Marie Curie: A Daughter's Bio
- Mishkat Bhattacharya
- 1 minute ago
- 4 min read
This post is a review of a biography of Marie Curie, written by her youngest daughter, Eve. Translated from the French by Vincent Shean, it won the American National Book Award for Non-Fiction in 1937, became a bestseller, and was first adapted into a movie in 1943 (later there were more films, the latest being Radioactive).
The biography is written by someone who not only knew Marie Curie well, but was a family member. The book reads true and intimately. Issues are considered in depth. Many letters are quoted, diary entries reproduced, and the foreword claims every conversation reported is genuine. It is one of the better biographies I have read.
The book may be divided into three parts:
Until Paris: This part describes Curie's birth in Russian-controlled Poland and her early childhood as the youngest of 5 children. Brilliant at school, reduced to giving lessons due to poverty (her father lost his money in a financial speculation), she served as a governess in the hinterland, a place that took several hours to reach by train and sleigh.
Curie had patriotic and socialistic urges. The son of her employer wanted to marry her (and she him), but the father wouldn't let them (since she had no money, though clearly she was very accomplished). Eventually, Marie became attracted towards the university in Paris, which was free of Russian rule, and where her elder sister had gone for medical school.
Paris and Pierre: Finally, she went to live with her sister and her doctor husband (with visitors like Ignace Paderewski, then already a great pianist, and later to be prime minister of independent Poland) and attended the Sorbonne. Later, she moved out to 3 Rue Flatters, still there today, and other cheap tenements with no light, water or heating. Sometimes she would consume only bread, butter and tea for days on end. In the end, a friend got her a scholarship which allowed her to live better.
A chance meeting occurred with the brilliant Pierre Curie (he had a masters degree at the age of 18), orchestrated by a Polish visitor, to whom had Marie had confessed her need for more lab space. She was excited by the work of Becquerel, who had gone looking for X-rays in Uranium (following Roentgen's discovery), but had found radioactivity instead (an unexpected discovery).
Marie started looking for radioactivity in all kinds of materials, and in another great example of how scientific investigations can lead to unexpected discoveries, she discovered, along with Pierre, new elements - polonium (which she named after her native country) and radium.
I learnt from the book that pure diamond is made much more phosphorescent by exposure to radium than are imitations - giving a way to tell fakes.

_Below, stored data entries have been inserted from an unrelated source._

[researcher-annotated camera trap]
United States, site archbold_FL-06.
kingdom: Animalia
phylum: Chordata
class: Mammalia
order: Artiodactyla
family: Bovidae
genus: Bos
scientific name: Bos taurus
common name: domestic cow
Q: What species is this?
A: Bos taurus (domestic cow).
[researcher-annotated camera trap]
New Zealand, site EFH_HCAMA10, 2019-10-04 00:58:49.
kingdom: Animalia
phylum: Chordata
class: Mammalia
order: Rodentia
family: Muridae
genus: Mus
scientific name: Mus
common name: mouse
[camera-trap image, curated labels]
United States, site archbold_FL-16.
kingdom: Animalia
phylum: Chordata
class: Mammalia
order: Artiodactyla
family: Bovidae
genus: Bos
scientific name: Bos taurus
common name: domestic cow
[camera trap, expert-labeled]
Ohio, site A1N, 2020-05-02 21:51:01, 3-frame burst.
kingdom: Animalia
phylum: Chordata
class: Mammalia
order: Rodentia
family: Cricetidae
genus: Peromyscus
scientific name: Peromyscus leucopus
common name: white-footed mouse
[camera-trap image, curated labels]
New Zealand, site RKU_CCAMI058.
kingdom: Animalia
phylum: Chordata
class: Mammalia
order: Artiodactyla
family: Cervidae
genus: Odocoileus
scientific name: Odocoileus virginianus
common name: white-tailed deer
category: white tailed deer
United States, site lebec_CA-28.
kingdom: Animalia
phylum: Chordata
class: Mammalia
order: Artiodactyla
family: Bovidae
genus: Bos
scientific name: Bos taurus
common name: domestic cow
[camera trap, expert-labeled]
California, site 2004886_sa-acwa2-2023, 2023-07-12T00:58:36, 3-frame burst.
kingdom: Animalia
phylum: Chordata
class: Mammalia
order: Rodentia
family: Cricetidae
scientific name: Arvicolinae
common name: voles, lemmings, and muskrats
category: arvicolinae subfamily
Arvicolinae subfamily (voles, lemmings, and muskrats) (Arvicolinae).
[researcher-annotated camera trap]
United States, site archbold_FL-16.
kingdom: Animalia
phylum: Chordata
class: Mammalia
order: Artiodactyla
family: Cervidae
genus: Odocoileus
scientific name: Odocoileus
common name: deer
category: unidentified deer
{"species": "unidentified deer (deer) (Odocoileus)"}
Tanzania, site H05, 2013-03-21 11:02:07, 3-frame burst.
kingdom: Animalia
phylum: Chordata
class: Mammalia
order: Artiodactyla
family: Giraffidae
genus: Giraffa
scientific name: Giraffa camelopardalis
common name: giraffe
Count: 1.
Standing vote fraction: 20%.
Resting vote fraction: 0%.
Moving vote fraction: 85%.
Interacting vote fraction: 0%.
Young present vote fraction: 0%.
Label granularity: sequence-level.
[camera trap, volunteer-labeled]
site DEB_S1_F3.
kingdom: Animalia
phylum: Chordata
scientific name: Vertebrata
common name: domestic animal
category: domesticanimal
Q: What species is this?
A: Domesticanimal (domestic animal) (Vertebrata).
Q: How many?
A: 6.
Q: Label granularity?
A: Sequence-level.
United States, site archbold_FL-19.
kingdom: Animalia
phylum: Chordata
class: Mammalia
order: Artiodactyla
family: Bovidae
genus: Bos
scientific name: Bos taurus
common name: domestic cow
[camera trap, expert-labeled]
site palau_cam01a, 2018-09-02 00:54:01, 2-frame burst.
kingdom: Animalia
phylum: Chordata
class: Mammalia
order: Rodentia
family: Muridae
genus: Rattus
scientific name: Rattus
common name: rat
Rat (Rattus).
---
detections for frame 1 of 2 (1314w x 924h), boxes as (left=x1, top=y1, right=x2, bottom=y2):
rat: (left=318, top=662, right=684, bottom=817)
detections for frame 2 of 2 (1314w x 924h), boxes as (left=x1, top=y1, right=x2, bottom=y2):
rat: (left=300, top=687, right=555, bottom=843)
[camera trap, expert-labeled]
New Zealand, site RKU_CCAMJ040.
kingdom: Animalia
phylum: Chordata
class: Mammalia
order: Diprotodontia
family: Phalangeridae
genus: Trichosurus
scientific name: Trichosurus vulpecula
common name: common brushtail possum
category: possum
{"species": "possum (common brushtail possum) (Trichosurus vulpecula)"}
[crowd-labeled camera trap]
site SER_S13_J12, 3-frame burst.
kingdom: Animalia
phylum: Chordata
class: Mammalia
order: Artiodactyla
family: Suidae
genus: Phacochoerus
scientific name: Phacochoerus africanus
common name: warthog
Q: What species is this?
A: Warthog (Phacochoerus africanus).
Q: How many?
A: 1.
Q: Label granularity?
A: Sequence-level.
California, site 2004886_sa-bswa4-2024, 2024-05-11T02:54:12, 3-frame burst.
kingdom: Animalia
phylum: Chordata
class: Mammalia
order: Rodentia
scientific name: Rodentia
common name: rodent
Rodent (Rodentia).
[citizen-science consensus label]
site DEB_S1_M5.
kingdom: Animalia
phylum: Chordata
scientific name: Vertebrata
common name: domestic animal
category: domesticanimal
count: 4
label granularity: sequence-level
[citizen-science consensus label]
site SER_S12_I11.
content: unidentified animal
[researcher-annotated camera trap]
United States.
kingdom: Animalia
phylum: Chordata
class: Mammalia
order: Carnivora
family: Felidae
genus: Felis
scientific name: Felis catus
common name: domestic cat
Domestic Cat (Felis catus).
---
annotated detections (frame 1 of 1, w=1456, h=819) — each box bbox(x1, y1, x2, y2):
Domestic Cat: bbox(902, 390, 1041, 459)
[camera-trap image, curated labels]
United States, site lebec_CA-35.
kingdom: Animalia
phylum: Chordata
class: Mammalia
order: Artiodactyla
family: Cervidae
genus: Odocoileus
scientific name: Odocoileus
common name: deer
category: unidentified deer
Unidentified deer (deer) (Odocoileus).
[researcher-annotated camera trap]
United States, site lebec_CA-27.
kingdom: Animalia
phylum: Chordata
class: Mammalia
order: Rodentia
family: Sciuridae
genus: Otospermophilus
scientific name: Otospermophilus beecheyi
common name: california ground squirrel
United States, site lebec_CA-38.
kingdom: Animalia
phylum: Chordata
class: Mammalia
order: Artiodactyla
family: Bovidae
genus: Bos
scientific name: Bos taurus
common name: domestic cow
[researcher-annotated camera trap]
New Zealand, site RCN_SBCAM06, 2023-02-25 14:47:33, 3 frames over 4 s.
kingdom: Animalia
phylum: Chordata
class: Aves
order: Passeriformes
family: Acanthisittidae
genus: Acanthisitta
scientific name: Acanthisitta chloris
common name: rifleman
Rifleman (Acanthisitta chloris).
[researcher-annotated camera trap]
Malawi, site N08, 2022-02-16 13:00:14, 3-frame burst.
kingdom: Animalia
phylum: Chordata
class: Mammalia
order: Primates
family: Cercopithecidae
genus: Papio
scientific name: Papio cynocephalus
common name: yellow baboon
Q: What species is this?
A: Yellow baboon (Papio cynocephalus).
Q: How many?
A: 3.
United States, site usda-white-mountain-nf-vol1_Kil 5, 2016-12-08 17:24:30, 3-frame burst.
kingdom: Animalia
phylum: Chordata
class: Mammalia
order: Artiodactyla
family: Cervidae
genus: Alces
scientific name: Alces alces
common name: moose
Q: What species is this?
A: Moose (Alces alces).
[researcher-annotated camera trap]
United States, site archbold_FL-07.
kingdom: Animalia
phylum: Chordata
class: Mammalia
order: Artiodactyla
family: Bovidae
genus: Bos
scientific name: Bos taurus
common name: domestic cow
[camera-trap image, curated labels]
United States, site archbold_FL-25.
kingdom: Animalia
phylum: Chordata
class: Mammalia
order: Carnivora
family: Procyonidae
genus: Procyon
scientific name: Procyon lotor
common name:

Of course radium later found many applications in physics, chemistry, meteorology, geology and biology. The Curies never patented the element, which could have made them millionaires, if not more. For their discoveries, the Curies were awarded - thought they did not attend the ceremony due to ill health - the Nobel Prize in physics along with Becquerel.
Subsequent fame came to them in unexpected forms - there were skits in the Montmartre theaters about their work; their daughter's conversations with the nurse were reported; their pet cat given publicity in the newspapers; endless demands came for tickets to their talks; letters arrived with sonnets on radium; there were requests for baptizing race horses with their names. I wonder how they would have fared today.
Still, they were able to focus and carry on with their work. The Curies, in fact, gave little time to socialization. A few scientists nonetheless showed up in their apartment (e.g. Jean Perrin, Sagnac, Aime Cotton, Georges Urbain, Guoy), and the sculptor Rodin.
After Pierre: The death of Pierre at a relatively young age (46), from a traffic accident, and its revelation to Marie is treated in a dignified and moving manner; the book passes on to us the condolences of Lord Kelvin and quotes from the eulogy by Poincare.
This stage of the book involves Marie's subsequent appointment and functioning as the first female professor in the history of the Sorbonne; her rearing of her two daughters as intellectuals (no ghosts or fear of thunder allowed!); the anchoring role of her father-in-law (who stayed with them after his son's death); the award of a second (!) Nobel prize to Marie, this time for chemistry.
It also includes the first world war and her work on mobile and stationary radiological units that serviced millions. The end of the war, the independence of Poland, and her visits to the US, where she was received by Presidents Harding and Hoover, among other dignitaries, are described in detail. The book ends with Marie's death from pernicious anemia, induced by radium.
Summary
A great scientific biography. Written with feeling and knowledge about the subject, and yet detached at the appropriate places. The central character is towering yet vulnerable. I enjoyed the personal touches about Marie: how she made scientific notes on the progress of her daughters (when their teeth appeared, when they began to walk, when to pick themselves up after falling, etc.);Â the fact that she remembered a large amount of poetry in 5 languages; her mountain hikes with Einstein and his son.
The book only obliquely refers to the scandal accompanying Marie's affair with one of her husband's students, Paul Langevin, who was married (this happened just before the second Nobel prize was awarded to her). Perhaps that is for the better.